◆ **The exercise**
Copy the entire listing below word for word, omitting the pictures.

(Excerpts from a spatial dataset)
START

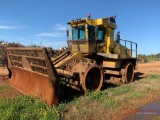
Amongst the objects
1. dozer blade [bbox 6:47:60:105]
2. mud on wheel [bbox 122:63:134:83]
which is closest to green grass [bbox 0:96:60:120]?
dozer blade [bbox 6:47:60:105]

END

◆ **Solved problem**
Amongst the objects
1. dozer blade [bbox 6:47:60:105]
2. mud on wheel [bbox 122:63:134:83]
which is closest to green grass [bbox 0:96:60:120]?
dozer blade [bbox 6:47:60:105]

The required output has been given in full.